When you reach the line that contains "Darth Maul - Dark", begin copying exactly, and continue through the last line of the data; no pictures belong in the copy.

══ Supplied material ══

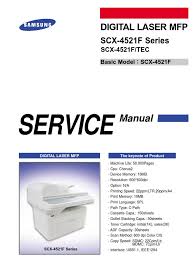 Laser beam scanning unit window (thru which the beam travels from the laser unit to the drum in the cartridge) be cleaned. Samsung Scx 4521f Service Manual Electrostatic Discharge Physics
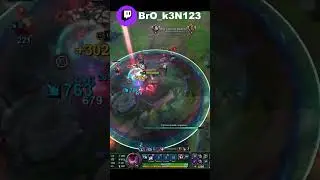 KENNEN vs BOTLANE #лигалегенд #brok3n123 #riotgames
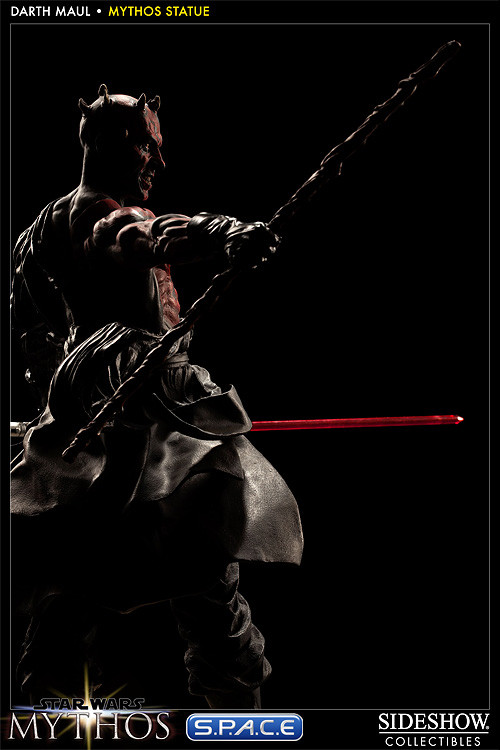 Darth Maul - Dark Disciple Statue (Star Wars Mythos)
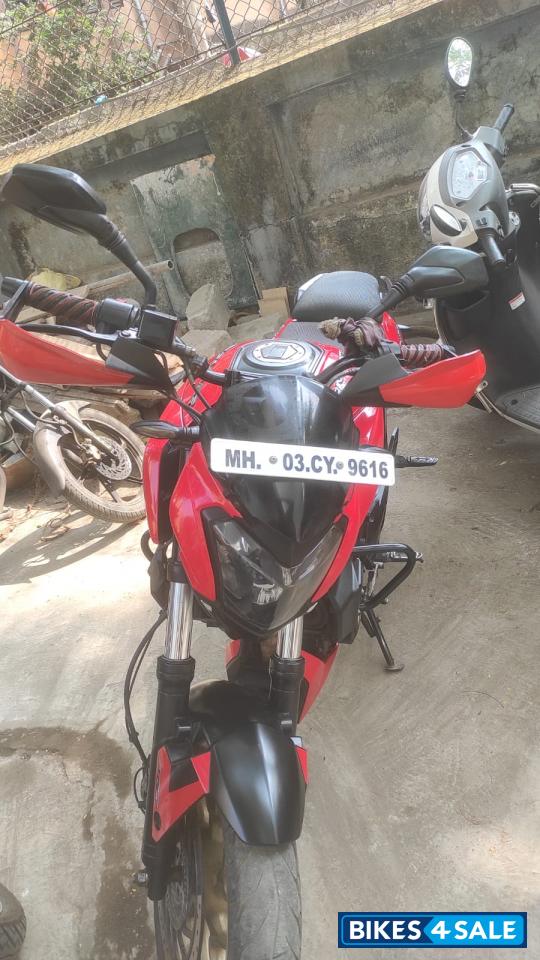 Red Bajaj Dominar 400 ABS BS6
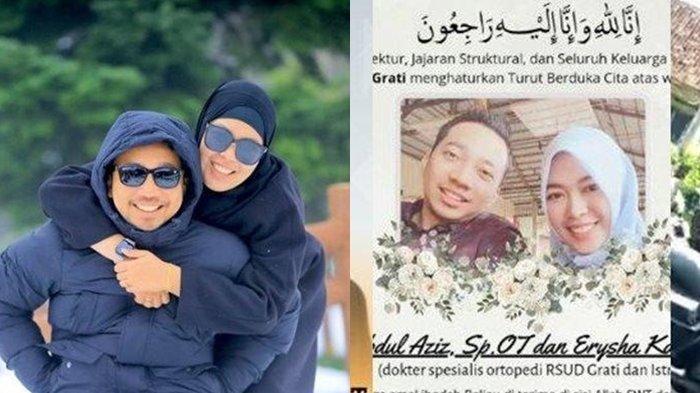 Postingan Terakhir Dokter Aziz dan istri Sebelum Tewas Kecelakaan Naik Moge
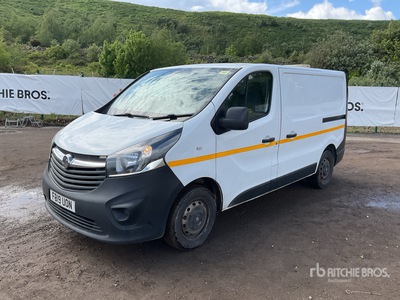 2019 Vauxhall Vivaro Cargo Van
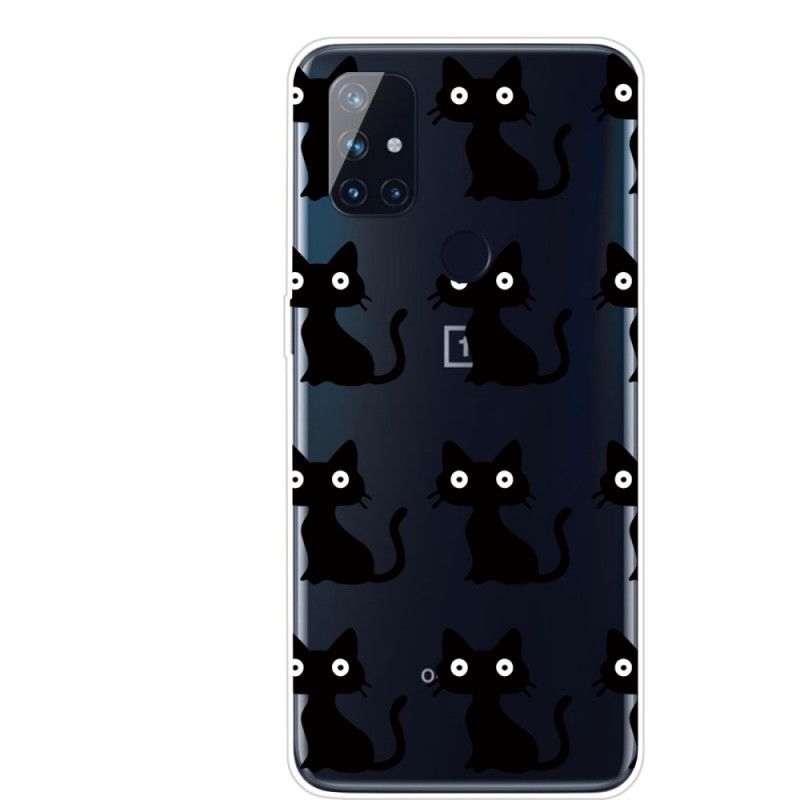 Cover OnePlus Nord N10 Mobilcover Flere Sorte Katte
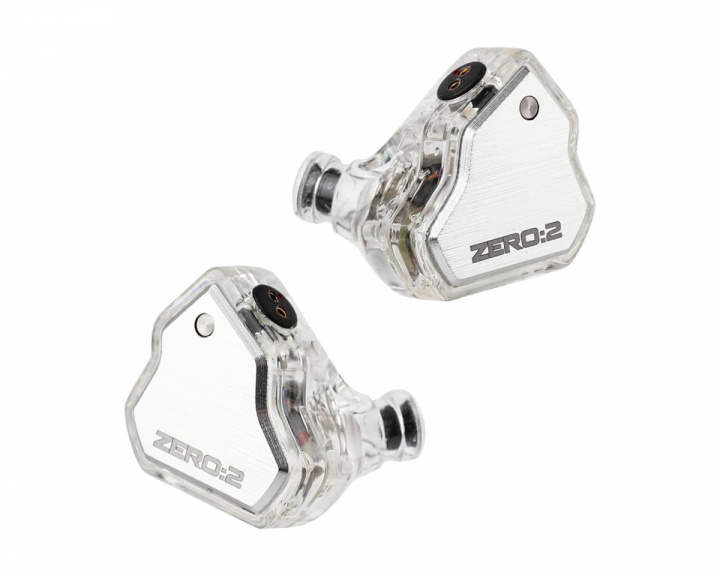 7HZ Zero 2 IEM Hovedtelefoner - Sølv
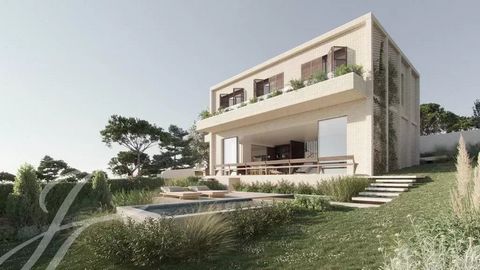 Grundstück | 694 m² | Projekt genehmigt | 4-Schlafzimmer-Haus von 275 m² | Birre | Cascais Grundstück mit 694 m² und einem genehmigten Projekt für eine 4-Schlafzimmer-Villa mit einer Baufläche von 275 m², gelegen in einer ruhigen Straße in dem angese...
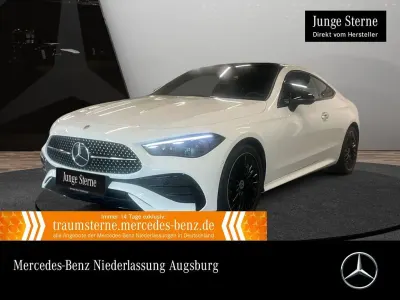 Gebraucht Mercedes CLE200 AMG 204 PS (150 kW) 2025 Weiß Coupé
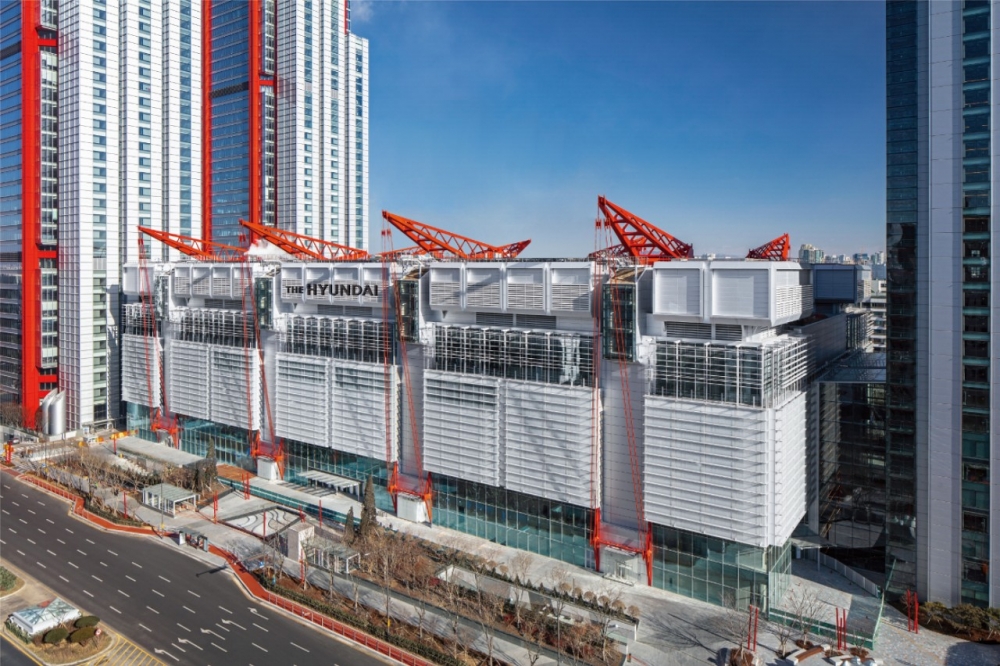 韓國新景點推介2022:THE HYUNDAI SEOUL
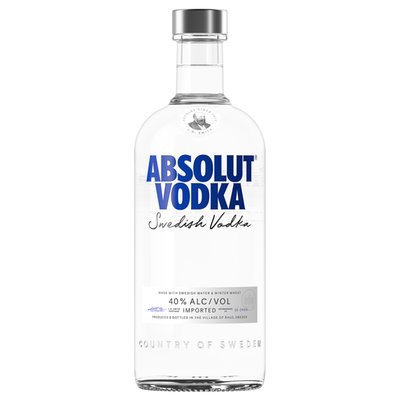 ABSOLUT - Vodka Blue 40º GL - 750 ML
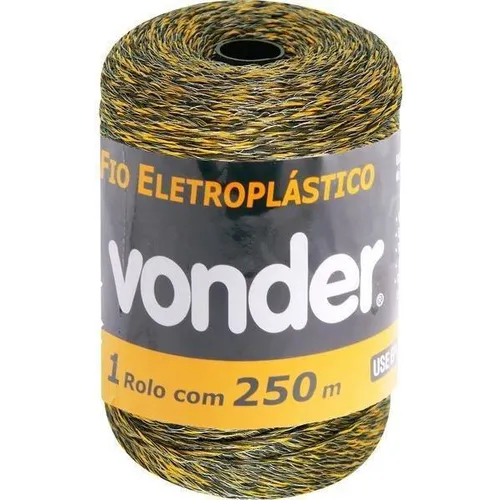 Fio Eletroplástico 250 Metros 15/6 Vonder Foto 1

═══

Answer box>
 Darth Maul - Dark Disciple Statue (Star Wars Mythos)
 Red Bajaj Dominar 400 ABS BS6
 Postingan Terakhir Dokter Aziz dan istri Sebelum Tewas Kecelakaan Naik Moge
 2019 Vauxhall Vivaro Cargo Van
 Cover OnePlus Nord N10 Mobilcover Flere Sorte Katte
 7HZ Zero 2 IEM Hovedtelefoner - Sølv
 Grundstück | 694 m² | Projekt genehmigt | 4-Schlafzimmer-Haus von 275 m² | Birre | Cascais Grundstück mit 694 m² und einem genehmigten Projekt für eine 4-Schlafzimmer-Villa mit einer Baufläche von 275 m², gelegen in einer ruhigen Straße in dem angese...
 Gebraucht Mercedes CLE200 AMG 204 PS (150 kW) 2025 Weiß Coupé
 韓國新景點推介2022:THE HYUNDAI SEOUL
 ABSOLUT - Vodka Blue 40º GL - 750 ML
 Fio Eletroplástico 250 Metros 15/6 Vonder Foto 1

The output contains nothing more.